▶ 给定文本
------------

向量通常用来做相似性搜索,比如语义的一维向量,可以表示词语或短语的语义相似性。例如,“你好”、“hello”和“见到你很高兴”可以通过一维向量来表示它们的语义接近程度。

然而,对于更复杂的对象,比如小狗,无法仅通过一个维度来进行相似性搜索。这时,我们需要提取多个特征,如颜色、大小、品种等,将每个特征表示为向量的一个维度,从而形成一个多维向量。例如,一只棕色的小型泰迪犬可以表示为一个多维向量 [棕色, 小型,泰迪犬]。

如果需要检索见过更加精准, 我们肯定还需要更多维度的向量,组成更多维度的空间,在多维向量空间中,相似性检索变得更加复杂。我们需要使用一些算法,如余弦相似度或欧几里得距离,来计算向量之间的相似性。向量数据库会帮我实现。

2.2 文本向量化

LangChain4j中来调用向量模型来对一句话进行向量化体验:

package org.example;

import dev.langchain4j.community.model.dashscope.QwenEmbeddingModel;
import dev.langchain4j.data.embedding.Embedding;
import dev.langchain4j.model.output.Response;
import org.springframework.beans.factory.annotation.Value;

public class VectorTest {

    public static void main(String[] args) {

        // 向量模型
        QwenEmbeddingModel embeddingModel= QwenEmbeddingModel.builder()

------------

▶ 所示数据
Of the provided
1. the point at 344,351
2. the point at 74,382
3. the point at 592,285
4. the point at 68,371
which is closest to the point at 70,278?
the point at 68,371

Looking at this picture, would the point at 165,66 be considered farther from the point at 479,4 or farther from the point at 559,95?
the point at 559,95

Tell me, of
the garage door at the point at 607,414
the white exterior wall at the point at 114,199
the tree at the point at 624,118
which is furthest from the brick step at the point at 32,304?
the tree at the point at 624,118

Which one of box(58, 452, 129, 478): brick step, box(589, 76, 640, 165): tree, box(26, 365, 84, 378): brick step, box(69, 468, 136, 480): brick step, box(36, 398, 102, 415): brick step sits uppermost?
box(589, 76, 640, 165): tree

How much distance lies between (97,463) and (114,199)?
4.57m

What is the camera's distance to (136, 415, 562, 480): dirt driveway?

------------

▶ 待完成
根据给定文本,可以用哪些算法来计算向量之间的相似性?

▶ 任务答案
可以使用余弦相似度或欧几里得距离。